In Theorem 1, we have shown the existence of a Cournot-Nash equilibrium for the mixed bilateral oligopoly version of the Shapley window model first analyzed by Codognato et al. (2015). Then, in Theorem 2, we have proved that a Cournot-Nash allocation is Pareto optimal if and only if it is a Walras allocation. The proof of this theorem is crucially based on a corollary in Shitovitz (1973), showing that the first and second welfare theorem still hold in mixed exchange economies. In their main theorem, Codognato et al. (2015) proved that, under a further differentiability assumption on atoms’ utility functions, the condition which characterizes the nonempty intersection of the sets of Walras and Cournot-Nash allocations requires that each atom demands a null amount of one commodity. Combining this result with our Theorem 2 we have obtained, as a proposition, a characterization of the optimality property of Cournot-Nash equilibria, which requires that at a Pareto optimal Cournot-Nash equilibrium each atom demands a null amount of one commodity. Recasting antitrust analysis in the bilateral oligopoly framework, we could use these results in further research as a first step to analyze competition policy in a general equilibrium framework.
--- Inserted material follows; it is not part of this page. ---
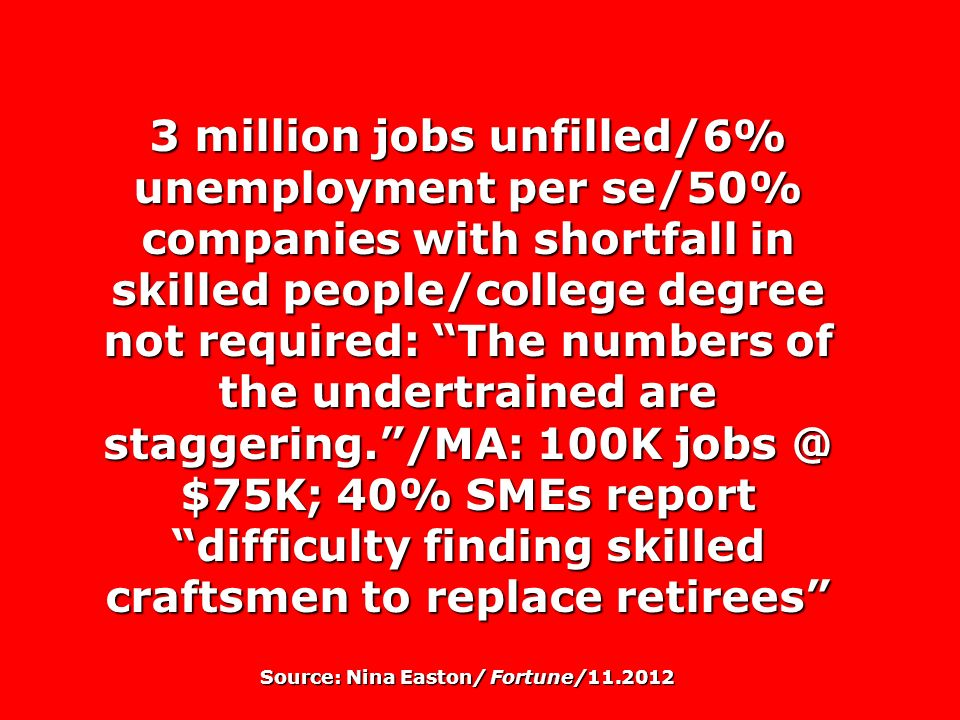 3 million jobs unfilled/6% unemployment per se/50% companies with shortfall in skilled people/college degree not required: The numbers of the undertra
In the previous section, we have already stressed that the results we have obtained for the bilateral version of the Shapley window model also hold for other prototypes of strategic market games in the line inspired by Shapley and Shubik (1977). Moreover, we have pointed out some issues connected with existence and Pareto optimality which in our opinion deserve to be considered for future research. A further question we propose to answer in forthcoming work is if the results obtained in this paper hold for another type of strategic market game, that is the one with fiat money first introduced by Postlewaite and Schmeidler (1978) and further analyzed by Peck et al. (1992), Koutsougeras and Ziros (2008), Koutsougeras (2009), among others.